AIM OF THE TASK: Reproduce the stretch of the listing from the line containing "How would you sequence" through the line containing "from nearest to farthest according", renaming every "diagonal steel beam" to "angled steel girder" and keeping all else unchanged.

PROVIDED RECORDS:
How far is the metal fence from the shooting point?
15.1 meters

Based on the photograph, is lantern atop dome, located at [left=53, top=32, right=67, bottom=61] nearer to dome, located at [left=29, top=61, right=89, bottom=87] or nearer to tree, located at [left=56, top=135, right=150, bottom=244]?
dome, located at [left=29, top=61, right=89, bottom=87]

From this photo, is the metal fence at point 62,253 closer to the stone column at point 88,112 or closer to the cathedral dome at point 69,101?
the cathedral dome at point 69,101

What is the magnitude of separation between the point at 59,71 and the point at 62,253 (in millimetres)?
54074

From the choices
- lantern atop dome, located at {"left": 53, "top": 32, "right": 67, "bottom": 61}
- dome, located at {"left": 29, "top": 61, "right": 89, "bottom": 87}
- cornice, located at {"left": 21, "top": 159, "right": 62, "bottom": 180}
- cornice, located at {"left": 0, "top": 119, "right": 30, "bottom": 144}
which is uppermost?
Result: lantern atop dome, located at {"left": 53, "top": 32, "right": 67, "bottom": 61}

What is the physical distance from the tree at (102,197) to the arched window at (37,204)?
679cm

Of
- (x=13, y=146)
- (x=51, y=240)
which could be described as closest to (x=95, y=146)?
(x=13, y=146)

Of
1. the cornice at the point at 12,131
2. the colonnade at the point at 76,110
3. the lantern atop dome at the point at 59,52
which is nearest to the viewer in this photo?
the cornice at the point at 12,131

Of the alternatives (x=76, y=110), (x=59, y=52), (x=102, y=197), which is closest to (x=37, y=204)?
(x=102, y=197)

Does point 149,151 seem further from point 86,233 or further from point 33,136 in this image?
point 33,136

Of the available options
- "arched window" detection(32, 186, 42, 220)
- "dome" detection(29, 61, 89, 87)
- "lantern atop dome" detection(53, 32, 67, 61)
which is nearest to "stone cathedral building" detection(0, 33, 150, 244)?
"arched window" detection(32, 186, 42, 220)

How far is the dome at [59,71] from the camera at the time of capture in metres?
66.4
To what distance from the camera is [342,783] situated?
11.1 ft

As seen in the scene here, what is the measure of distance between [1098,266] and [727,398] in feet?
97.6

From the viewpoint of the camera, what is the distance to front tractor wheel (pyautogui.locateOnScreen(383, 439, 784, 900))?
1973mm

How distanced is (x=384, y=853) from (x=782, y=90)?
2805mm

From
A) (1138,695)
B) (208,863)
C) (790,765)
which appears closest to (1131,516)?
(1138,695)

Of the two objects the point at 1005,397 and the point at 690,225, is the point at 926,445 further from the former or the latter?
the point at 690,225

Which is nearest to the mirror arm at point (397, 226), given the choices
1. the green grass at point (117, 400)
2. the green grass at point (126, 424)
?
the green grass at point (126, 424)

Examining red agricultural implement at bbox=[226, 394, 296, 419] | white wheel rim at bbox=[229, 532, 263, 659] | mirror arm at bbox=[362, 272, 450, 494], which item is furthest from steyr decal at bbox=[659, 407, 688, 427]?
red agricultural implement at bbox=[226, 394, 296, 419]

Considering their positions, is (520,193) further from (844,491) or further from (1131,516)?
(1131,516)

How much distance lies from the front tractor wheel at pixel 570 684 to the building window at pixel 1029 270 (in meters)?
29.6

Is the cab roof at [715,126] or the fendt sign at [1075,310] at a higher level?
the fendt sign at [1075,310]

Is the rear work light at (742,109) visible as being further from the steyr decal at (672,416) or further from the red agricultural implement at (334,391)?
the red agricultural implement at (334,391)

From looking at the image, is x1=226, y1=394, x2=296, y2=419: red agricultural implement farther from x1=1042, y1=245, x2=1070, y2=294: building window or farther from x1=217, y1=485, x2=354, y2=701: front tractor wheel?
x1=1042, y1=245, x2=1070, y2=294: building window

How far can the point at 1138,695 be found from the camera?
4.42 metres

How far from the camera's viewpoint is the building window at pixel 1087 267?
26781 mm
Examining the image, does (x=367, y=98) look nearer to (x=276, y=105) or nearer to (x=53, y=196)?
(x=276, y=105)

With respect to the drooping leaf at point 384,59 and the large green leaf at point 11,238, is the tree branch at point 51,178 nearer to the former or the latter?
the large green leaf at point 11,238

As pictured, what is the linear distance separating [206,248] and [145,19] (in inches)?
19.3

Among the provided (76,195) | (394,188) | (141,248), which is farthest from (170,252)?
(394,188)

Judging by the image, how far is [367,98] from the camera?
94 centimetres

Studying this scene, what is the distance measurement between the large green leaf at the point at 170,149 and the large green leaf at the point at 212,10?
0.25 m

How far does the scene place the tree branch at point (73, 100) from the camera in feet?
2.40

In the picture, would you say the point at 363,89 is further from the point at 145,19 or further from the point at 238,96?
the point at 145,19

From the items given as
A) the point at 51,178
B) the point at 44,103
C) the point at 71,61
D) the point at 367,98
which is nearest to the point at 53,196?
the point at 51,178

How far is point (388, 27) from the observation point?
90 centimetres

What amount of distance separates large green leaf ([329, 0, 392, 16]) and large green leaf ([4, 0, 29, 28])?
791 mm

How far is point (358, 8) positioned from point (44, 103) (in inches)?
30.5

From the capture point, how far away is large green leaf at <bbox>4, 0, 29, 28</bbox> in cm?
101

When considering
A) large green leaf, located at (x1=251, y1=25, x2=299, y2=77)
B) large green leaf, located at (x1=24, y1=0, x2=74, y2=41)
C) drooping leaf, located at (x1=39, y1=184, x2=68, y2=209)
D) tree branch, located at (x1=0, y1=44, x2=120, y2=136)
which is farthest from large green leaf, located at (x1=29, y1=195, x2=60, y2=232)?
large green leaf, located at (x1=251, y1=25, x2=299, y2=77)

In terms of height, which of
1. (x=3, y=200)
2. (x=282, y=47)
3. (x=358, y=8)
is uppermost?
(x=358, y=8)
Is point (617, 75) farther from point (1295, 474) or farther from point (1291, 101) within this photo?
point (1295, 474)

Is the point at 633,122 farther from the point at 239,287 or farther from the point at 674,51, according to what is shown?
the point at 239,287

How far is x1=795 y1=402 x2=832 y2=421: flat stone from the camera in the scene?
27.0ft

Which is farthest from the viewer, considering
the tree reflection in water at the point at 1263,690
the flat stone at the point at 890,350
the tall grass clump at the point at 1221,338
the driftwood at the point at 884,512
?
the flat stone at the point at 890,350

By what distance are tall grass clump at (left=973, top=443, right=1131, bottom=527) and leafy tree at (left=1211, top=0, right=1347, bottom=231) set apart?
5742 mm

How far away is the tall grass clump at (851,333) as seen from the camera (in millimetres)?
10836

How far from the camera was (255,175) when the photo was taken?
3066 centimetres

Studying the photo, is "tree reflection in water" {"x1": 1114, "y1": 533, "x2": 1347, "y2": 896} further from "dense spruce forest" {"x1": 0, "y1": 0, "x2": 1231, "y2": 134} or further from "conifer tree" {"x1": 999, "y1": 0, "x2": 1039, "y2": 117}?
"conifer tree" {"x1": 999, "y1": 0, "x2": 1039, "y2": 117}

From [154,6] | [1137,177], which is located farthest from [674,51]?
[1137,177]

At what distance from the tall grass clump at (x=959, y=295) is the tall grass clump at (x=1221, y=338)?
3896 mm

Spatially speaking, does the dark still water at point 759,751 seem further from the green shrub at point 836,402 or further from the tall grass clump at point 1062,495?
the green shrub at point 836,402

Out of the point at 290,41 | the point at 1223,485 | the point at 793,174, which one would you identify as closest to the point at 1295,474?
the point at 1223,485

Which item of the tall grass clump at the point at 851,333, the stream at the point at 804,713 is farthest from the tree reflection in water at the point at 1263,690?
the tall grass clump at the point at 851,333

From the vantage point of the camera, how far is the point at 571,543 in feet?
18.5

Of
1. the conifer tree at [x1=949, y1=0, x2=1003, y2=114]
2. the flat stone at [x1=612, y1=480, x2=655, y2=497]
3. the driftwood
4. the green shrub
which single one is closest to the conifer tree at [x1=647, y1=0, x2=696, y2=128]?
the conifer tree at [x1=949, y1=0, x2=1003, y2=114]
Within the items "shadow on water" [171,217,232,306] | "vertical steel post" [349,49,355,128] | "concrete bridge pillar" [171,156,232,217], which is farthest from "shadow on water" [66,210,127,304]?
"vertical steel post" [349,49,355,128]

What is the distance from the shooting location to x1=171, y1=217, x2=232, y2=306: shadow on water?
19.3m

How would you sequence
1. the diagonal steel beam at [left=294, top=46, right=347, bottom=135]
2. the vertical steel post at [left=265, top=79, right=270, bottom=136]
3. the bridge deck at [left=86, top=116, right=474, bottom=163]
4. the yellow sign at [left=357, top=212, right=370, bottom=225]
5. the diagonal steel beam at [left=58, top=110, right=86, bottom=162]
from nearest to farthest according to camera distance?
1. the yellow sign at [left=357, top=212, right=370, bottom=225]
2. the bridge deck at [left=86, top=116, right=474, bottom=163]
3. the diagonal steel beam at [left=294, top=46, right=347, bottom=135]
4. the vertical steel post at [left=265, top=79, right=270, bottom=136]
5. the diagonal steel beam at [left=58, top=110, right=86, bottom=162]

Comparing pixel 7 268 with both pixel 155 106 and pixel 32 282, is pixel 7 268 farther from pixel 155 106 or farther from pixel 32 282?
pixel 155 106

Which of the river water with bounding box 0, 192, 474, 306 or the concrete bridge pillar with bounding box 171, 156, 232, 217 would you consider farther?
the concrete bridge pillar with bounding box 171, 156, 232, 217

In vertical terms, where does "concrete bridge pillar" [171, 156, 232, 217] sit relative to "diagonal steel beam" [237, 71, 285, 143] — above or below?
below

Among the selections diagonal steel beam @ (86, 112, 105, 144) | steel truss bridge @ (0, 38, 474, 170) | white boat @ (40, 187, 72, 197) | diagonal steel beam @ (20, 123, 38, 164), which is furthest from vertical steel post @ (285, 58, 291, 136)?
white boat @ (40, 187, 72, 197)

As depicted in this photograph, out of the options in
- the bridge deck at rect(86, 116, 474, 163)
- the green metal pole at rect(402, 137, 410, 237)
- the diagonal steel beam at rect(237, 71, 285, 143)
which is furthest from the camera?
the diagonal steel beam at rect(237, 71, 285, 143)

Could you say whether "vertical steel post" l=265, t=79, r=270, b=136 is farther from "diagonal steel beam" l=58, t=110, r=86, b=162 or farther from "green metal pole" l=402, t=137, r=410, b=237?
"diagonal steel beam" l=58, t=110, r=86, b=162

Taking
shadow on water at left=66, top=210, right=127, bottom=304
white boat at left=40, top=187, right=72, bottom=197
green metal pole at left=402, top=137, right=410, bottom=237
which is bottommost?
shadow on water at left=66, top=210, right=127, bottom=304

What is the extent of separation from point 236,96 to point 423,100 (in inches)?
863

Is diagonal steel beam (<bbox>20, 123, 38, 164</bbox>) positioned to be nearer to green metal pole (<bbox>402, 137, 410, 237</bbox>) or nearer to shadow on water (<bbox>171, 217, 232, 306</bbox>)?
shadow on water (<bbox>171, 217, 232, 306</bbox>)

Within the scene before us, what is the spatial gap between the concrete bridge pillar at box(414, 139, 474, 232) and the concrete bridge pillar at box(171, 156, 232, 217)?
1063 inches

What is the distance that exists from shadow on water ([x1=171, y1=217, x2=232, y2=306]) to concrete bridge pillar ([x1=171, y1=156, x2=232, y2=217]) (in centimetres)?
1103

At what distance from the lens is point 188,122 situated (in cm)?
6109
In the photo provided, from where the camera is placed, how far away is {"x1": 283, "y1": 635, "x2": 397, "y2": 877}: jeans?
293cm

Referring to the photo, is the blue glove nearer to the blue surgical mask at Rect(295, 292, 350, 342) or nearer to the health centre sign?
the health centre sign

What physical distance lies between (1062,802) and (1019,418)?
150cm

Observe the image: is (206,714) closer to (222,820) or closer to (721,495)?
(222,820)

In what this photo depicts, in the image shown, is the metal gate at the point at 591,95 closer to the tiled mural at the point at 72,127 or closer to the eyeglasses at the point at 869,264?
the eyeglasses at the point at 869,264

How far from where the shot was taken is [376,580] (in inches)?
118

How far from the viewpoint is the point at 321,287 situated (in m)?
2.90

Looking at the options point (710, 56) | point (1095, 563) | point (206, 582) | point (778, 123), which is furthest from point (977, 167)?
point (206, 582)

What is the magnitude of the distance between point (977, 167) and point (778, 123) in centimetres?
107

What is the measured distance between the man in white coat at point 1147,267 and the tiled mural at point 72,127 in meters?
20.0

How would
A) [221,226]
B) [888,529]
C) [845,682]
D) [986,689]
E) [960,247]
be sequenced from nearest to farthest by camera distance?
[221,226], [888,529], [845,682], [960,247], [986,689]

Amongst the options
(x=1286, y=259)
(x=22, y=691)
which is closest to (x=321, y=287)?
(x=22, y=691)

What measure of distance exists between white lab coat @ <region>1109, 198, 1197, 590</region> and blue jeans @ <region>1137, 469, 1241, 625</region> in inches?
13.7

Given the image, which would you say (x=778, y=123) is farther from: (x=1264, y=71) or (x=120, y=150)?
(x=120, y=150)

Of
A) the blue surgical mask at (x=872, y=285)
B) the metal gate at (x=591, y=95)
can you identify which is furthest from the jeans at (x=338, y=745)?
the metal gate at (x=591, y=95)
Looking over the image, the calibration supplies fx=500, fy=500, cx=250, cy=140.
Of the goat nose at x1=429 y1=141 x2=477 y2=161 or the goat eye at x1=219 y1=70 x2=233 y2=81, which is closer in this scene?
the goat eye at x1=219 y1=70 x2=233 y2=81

FULL RESPONSE:
How would you sequence
1. the angled steel girder at [left=294, top=46, right=347, bottom=135]
2. the vertical steel post at [left=265, top=79, right=270, bottom=136]
3. the bridge deck at [left=86, top=116, right=474, bottom=163]
4. the yellow sign at [left=357, top=212, right=370, bottom=225]
5. the angled steel girder at [left=58, top=110, right=86, bottom=162]
from nearest to farthest according to camera distance?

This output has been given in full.